TEKSTFRAGMENT >>

De ABU cao is van toepassing op ondernemingen waarvan de uitzendloonsom ten minste 50% van het totale premieplichtig loon op jaarbasis van die uitzendonderneming bedraagt. Als er meerdere activiteiten in een rechtspersoon zijn ondergebracht, is dit een bepaling die consequenties kan hebben. De uitzendonderneming die niet minimaal voor 50% aan uitzenden doet, naast deze andere type activiteiten, valt niet onder de ABU-cao.
Daarnaast kan het zo zijn dat de werkzaamheden van de uitzendkrachten onder een andere sector-cao vallen. Wanneer niet aan de vijf cumulatieve vereisten uit artikel 1 lid 4 wordt voldaan, valt de uitzendonderneming onder die andere sector cao.
Betekent dit dat een onderneming die niet onder de cao valt, geen lid kan zijn of worden van de ABU? Nee, dat betekent het niet! Het betekent wel dat de onderneming geen gebruik kan maken van de flexibelere bepalingen rondom de rechtspositie en de beloning, maar dat zij onder het reguliere arbeidsrecht voor uitzenders vallen (Burgerlijk Wetboek en Waadi). En waarschijnlijk staan er over deze onderwerpen een bepaling in de cao waar de onderneming wel onder valt.
Bij de controles voor het ABU-keurmerk zal een onderneming die onder de werkingssfeer van een andere cao getoetst worden op dezelfde onderwerpen als ABU-leden die wel onder de ABU-cao vallen. Alleen wordt dan beoordeeld of dezelfdeĀ bepalingen uit de betreffende sector juist worden toegepast.
En als de onderneming toch de ABU-cao wil toepassen zijn er twee mogelijkheden. In de eerste plaats zorgen dat meer dan 50% in de rechtspersoon bestaat uit uitzenden. Als dat lastig wordt, is een wat ingrijpendere oplossing nodig. Dan kunnen de uitzendactiviteiten het beste in een aparte BV worden ondergebracht. Die BV doet voor 100% aan uitzenden en valt daarmee binnen de werkingssfeer van de ABU-cao.
Valt de onderneming onder de andere sector-cao, dan kan de onderneming een poging doen de activiteiten zo aan te passen dat wel aan de vijf cumulatieve vereisten wordt voldaan.
In ieder geval kan een uitzender wel lid worden of zijn van de ABU, terwijl ze de ABU-cao niet (mogen) toepassen. ABU-lidmaatschap betekent niet dat de cao van toepassing is!

OPDRACHT A >> Noem alle afkortingen met een hoofdletter die in de tekst over de ABU-cao voorkomen.
OPDRACHT B >> Hoeveel procent van het totale premieplichtige loon op jaarbasis moet de uitzendloonsom volgens de tekst over de ABU-cao ten minste bedragen?
OPDRACHT C >> Geef het deel van de tekst over de ABU-cao opnieuw, beginnend bij "En als de onderneming" en eindigend bij "van de ABU-cao.", en vervang daarin overal "BV" door "besloten vennootschap".
De regels hierna komen uit een andere bron.

BRONMATERIAAL >>

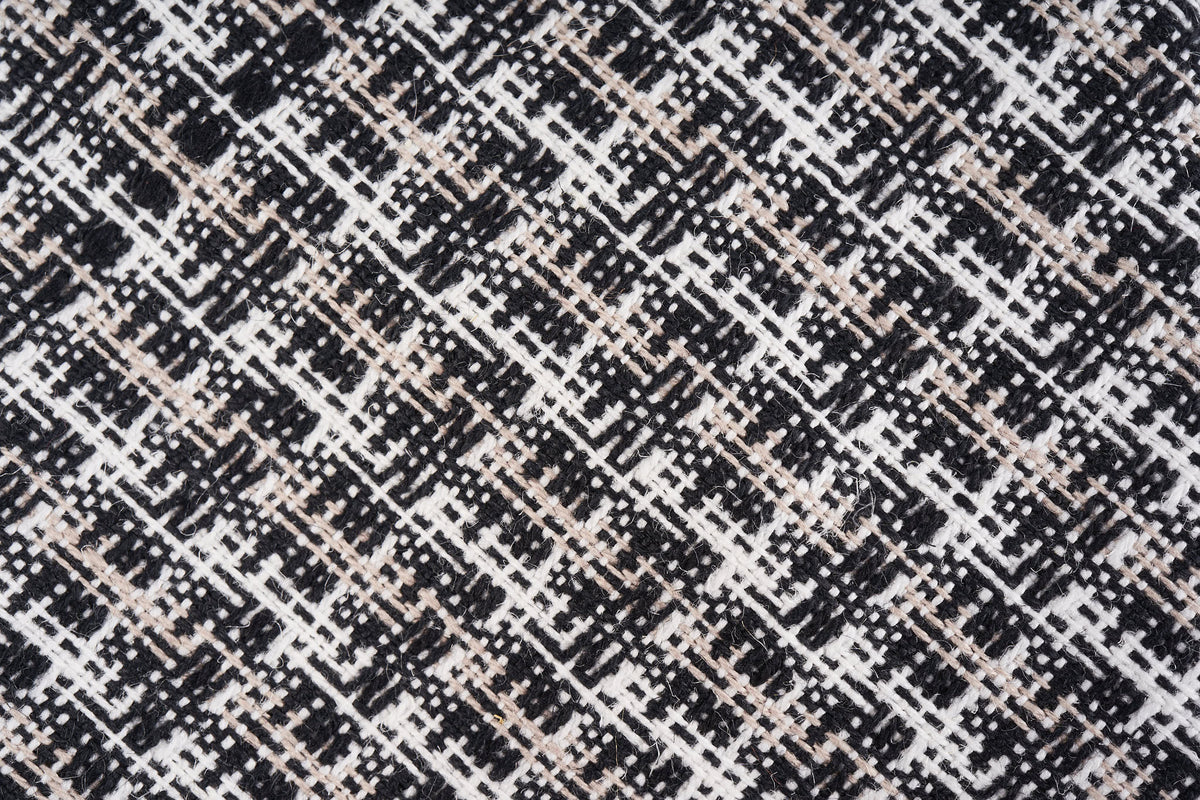 White Beige Black Fancy Weave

ANTWOORD A >> ABU, Waadi, BV

ANTWOORD B >> Ten minste 50%.

ANTWOORD C >>
En als de onderneming toch de ABU-cao wil toepassen zijn er twee mogelijkheden. In de eerste plaats zorgen dat meer dan 50% in de rechtspersoon bestaat uit uitzenden. Als dat lastig wordt, is een wat ingrijpendere oplossing nodig. Dan kunnen de uitzendactiviteiten het beste in een aparte besloten vennootschap worden ondergebracht. Die besloten vennootschap doet voor 100% aan uitzenden en valt daarmee binnen de werkingssfeer van de ABU-cao.